In my monitoring box, I have lots of zombie process created by nagios and they gets remove quickly also. I am using active checks to perform monitoring of my servers. I accumulated the defunct processes created using the following command:
$ top -d 0.25 -b -n 20 > topout.txt
This collected the output of top with 0.25s delay 20 times.
I did grep on the topout.txt for the defunct process.
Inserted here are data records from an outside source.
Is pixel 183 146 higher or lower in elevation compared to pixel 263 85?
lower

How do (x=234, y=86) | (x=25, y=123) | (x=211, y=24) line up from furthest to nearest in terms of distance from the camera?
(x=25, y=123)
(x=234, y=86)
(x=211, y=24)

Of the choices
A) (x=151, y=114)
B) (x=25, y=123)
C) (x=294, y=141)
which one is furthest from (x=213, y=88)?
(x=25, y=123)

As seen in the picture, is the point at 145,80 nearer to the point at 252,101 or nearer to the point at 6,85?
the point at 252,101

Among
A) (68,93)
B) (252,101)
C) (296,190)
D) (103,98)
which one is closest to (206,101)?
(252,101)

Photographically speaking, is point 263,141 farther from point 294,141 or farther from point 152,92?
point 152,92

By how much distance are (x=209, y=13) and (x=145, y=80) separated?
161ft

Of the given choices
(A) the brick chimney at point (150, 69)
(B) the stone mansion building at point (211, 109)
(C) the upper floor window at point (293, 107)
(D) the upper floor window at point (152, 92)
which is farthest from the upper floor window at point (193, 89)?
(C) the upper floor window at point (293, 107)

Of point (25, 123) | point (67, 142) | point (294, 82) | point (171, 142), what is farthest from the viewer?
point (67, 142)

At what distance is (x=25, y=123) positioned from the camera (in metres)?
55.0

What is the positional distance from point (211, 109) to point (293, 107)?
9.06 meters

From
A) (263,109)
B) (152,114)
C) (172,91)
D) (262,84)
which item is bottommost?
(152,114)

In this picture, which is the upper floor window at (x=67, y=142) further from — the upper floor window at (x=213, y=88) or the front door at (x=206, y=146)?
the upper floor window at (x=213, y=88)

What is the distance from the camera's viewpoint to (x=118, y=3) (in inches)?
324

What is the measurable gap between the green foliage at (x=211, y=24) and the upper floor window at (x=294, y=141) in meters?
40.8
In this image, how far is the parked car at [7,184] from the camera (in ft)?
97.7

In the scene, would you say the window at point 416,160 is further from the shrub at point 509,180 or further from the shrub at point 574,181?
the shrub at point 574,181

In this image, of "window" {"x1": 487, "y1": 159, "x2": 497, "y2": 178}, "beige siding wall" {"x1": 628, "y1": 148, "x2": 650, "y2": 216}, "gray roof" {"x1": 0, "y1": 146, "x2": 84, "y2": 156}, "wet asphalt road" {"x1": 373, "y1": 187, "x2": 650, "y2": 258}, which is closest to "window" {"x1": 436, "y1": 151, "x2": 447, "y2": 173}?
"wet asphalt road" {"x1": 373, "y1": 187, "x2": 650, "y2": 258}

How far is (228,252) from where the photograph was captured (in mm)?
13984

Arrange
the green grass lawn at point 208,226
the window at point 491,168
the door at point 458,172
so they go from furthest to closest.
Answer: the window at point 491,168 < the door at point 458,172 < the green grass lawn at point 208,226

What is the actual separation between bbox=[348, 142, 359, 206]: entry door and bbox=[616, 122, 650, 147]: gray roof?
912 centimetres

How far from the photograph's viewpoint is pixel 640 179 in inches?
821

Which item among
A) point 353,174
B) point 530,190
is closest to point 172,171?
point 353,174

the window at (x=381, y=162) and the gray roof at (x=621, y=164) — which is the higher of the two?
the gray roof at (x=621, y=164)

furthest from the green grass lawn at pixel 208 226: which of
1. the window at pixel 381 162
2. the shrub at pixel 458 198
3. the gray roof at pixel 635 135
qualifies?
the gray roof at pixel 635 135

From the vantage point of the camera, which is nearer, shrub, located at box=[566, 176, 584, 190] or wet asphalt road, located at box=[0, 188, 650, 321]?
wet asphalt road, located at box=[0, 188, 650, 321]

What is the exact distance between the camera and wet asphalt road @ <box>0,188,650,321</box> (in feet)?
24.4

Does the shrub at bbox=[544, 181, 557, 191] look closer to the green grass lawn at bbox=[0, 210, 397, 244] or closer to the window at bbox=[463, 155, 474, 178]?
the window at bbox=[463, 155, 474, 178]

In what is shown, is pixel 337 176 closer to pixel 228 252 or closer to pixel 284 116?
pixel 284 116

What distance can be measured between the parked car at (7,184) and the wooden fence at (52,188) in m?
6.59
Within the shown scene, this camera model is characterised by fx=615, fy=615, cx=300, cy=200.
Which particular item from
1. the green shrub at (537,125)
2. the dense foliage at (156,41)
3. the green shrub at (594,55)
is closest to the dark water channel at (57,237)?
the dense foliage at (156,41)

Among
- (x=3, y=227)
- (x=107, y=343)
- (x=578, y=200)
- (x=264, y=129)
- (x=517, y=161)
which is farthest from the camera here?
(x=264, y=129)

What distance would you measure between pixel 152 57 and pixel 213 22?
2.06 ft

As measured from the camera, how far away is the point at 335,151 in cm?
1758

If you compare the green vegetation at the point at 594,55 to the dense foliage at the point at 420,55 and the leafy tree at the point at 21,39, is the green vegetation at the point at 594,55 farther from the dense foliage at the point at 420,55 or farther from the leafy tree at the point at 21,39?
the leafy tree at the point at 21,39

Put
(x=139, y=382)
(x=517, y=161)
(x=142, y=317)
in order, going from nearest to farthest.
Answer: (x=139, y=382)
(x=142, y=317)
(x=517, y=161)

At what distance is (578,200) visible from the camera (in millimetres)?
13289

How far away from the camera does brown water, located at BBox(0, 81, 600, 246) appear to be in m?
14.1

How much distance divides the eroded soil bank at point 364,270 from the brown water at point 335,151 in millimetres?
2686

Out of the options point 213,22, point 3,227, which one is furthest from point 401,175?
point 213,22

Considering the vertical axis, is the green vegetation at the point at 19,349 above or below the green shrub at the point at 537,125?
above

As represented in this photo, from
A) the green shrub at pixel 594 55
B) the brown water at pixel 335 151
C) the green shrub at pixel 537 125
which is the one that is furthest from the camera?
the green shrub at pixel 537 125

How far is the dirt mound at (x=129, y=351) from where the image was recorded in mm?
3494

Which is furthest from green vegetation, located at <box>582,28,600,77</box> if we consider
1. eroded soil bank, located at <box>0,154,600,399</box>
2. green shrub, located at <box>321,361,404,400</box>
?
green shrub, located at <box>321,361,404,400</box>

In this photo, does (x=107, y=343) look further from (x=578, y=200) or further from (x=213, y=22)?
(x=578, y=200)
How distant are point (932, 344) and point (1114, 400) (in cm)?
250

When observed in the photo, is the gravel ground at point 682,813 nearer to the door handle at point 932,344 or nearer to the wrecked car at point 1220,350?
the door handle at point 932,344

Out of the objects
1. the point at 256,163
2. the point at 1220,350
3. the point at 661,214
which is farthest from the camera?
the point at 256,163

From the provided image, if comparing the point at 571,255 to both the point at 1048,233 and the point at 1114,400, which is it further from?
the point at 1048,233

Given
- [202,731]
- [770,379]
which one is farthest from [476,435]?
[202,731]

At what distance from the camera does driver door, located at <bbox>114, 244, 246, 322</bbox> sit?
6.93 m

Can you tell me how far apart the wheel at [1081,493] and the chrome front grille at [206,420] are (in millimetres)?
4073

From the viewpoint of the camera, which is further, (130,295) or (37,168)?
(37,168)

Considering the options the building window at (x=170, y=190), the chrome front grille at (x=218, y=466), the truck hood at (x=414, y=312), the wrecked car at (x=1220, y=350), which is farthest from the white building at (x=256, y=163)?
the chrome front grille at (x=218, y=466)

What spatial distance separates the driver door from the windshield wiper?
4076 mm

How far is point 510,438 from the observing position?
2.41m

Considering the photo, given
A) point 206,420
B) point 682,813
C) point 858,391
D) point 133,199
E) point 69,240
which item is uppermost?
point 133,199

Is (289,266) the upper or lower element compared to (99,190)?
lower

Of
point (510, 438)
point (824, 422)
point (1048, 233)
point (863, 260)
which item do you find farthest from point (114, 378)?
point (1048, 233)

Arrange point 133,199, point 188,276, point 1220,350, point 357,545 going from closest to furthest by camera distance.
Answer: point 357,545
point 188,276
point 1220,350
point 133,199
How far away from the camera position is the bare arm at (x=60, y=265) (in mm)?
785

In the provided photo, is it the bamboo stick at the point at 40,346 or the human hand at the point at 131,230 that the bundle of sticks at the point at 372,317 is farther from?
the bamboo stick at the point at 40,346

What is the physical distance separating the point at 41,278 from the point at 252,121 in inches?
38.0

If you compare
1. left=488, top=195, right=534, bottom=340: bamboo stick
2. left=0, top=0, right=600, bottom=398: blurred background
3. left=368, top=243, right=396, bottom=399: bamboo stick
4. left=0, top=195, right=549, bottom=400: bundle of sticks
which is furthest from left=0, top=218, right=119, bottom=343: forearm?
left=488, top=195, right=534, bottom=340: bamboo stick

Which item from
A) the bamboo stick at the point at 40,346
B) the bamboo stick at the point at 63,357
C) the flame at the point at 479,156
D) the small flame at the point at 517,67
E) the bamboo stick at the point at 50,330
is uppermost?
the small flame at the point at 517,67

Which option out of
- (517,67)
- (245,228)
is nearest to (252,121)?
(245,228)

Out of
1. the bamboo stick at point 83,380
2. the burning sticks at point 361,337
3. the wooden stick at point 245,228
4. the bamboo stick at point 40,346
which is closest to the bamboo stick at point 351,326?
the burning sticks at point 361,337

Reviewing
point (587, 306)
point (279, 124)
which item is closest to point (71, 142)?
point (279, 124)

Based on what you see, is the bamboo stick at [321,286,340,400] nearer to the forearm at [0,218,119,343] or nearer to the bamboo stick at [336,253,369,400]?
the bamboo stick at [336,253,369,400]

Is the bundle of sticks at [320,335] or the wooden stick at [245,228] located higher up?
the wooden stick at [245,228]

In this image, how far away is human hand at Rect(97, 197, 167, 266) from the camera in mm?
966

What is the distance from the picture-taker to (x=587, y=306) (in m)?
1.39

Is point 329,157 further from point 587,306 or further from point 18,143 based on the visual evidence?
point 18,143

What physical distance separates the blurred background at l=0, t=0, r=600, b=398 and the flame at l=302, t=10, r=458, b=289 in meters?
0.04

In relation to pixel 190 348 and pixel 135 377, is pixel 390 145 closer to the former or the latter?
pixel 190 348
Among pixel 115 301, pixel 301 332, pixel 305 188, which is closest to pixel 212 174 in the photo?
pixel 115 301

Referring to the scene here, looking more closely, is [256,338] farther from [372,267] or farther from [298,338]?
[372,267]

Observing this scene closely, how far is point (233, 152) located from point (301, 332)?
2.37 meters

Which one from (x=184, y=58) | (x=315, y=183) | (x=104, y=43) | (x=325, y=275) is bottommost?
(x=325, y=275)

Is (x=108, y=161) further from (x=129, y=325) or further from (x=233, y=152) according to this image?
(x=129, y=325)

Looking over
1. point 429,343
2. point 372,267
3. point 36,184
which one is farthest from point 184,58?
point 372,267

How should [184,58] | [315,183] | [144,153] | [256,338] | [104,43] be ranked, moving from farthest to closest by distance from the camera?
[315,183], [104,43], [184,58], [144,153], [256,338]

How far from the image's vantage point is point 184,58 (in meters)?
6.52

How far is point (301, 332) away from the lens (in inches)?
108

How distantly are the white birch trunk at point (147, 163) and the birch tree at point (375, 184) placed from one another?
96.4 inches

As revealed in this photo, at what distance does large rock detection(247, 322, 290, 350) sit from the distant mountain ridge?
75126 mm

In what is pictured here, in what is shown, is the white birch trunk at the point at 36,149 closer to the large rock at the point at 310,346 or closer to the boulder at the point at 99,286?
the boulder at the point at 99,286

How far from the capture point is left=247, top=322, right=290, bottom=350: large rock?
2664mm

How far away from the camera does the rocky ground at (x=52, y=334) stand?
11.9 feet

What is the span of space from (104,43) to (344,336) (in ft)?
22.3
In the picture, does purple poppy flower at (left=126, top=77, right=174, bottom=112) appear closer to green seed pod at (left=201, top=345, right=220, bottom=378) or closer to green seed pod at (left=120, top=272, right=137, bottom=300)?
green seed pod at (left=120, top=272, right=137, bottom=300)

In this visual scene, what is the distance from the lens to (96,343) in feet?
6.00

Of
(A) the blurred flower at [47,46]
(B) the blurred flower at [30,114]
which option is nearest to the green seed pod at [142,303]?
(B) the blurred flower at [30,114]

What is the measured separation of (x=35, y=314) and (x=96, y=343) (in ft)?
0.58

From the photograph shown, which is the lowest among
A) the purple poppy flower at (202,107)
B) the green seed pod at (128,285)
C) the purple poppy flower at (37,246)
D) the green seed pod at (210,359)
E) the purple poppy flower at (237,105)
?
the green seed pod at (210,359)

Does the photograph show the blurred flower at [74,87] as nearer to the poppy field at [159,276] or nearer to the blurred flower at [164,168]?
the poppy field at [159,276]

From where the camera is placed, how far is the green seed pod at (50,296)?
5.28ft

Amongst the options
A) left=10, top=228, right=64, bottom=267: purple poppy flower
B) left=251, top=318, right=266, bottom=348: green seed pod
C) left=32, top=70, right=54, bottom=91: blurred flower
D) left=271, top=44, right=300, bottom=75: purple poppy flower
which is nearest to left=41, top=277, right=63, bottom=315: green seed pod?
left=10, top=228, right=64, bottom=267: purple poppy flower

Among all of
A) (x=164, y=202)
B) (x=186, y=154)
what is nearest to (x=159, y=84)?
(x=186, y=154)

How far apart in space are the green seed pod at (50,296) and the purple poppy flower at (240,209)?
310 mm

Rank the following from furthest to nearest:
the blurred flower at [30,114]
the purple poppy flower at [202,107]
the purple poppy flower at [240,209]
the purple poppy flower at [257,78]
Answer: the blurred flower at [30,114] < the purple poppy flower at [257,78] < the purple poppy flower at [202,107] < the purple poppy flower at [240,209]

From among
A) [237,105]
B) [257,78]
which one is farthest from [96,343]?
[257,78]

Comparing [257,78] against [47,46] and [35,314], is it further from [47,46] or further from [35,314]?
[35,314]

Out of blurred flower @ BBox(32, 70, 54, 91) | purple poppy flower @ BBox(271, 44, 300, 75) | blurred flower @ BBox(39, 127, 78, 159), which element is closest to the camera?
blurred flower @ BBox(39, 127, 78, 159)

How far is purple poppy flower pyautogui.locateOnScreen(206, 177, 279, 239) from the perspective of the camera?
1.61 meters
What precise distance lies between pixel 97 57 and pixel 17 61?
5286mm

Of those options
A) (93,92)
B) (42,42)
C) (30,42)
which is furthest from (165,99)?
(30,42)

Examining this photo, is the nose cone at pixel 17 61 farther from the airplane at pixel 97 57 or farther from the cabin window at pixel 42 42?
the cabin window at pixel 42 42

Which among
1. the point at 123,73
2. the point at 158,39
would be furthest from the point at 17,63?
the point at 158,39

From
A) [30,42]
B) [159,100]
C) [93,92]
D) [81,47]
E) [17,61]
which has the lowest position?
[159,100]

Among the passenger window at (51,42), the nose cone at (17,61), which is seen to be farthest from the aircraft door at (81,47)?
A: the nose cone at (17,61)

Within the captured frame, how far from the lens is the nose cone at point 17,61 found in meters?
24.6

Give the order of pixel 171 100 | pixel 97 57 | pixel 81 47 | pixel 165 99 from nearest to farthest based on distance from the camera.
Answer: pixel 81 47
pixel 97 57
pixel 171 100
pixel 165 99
$ cat topout.txt | grep defunct
I get the following output.
8957 nagios 20 0 0 0 0 Z 6.0 0.0 0:00.02 nagios <defunct>
8951 nagios 20 0 0 0 0 Z 3.0 0.0 0:00.01 nagios <defunct>
8954 nagios 20 0 0 0 0 Z 3.0 0.0 0:00.01 nagios <defunct>
8945 nagios 20 0 0 0 0 Z 0.0 0.0 0:00.01 nagios <defunct>
8946 nagios 20 0 0 0 0 Z 0.0 0.0 0:00.01 nagios <defunct>
8980 nagios 20 0 0 0 0 Z 0.0 0.0 0:00.01 nagios <defunct>
9000 nagios 20 0 0 0 0 Z 0.0 0.0 0:00.00 nagios <defunct>
9024 nagios 20 0 0 0 0 Z 7.0 0.0 0:00.02 nagios <defunct>
9025 nagios 20 0 0 0 0 Z 3.5 0.0 0:00.01 nagios <defunct>
9040 nagios 20 0 0 0 0 Z 3.1 0.0 0:00.01 nagios <defunct>
9086 nagios 20 0 0 0 0 Z 0.0 0.0 0:00.01 nagios <defunct>
9087 nagios 20 0 0 0 0 Z 0.0 0.0 0:00.01 nagios <defunct>
9123 nagios 20 0 0 0 0 Z 6.1 0.0 0:00.02 nagios <defunct>
9126 nagios 20 0 0 0 0 Z 3.0 0.0 0:00.01 nagios <defunct>
9131 nagios 20 0 0 0 0 Z 3.0 0.0 0:00.01 nagios <defunct>
9091 nagios 20 0 0 0 0 Z 0.0 0.0 0:00.05 nagios <defunct>
9111 nagios 20 0 0 0 0 Z 0.0 0.0 0:00.01 nagios <defunct>
9119 nagios 20 0 0 0 0 Z 0.0 0.0 0:00.01 nagios <defunct>
9118 nagios 20 0 0 0 0 Z 0.0 0.0 0:00.01 nagios <defunct>
9151 nagios 20 0 0 0 0 Z 2.9 0.0 0:00.02 nagios <defunct>
9153 nagios 20 0 0 0 0 Z 2.9 0.0 0:00.02 nagios <defunct>
9150 nagios 20 0 0 0 0 Z 0.0 0.0 0:00.01 nagios <defunct>
9164 nagios 20 0 0 0 0 Z 3.5 0.0 0:00.02 nagios <defunct>
9171 nagios 20 0 0 0 0 Z 3.5 0.0 0:00.02 nagios <defunct>
9154 nagios 20 0 0 0 0 Z 0.0 0.0 0:00.01 nagios <defunct>
9156 nagios 20 0 0 0 0 Z 0.0 0.0 0:00.01 nagios <defunct>
9163 nagios 20 0 0 0 0 Z 0.0 0.0 0:00.01 nagios <defunct>
9167 nagios 20 0 0 0 0 Z 0.0 0.0 0:00.01 nagios <defunct>
9178 nagios 20 0 0 0 0 Z 3.8 0.0 0:00.02 nagios <defunct>
9174 nagios 20 0 0 0 0 Z 0.0 0.0 0:00.01 nagios <defunct>
9179 nagios 20 0 0 0 0 Z 0.0 0.0 0:00.01 nagios <defunct>
9182 nagios 20 0 0 0 0 Z 0.0 0.0 0:00.01 nagios <defunct>
Can somebody help me in finding out the reason of these zombie processes and how i can prevent these zombie processes ?
Best Answer
Nagios hasn't run the signal handler yet for SIGCHLD. This could be because it's waiting in the run queue or busy handling another signal. As long as they go away quickly it's not a cause for concern.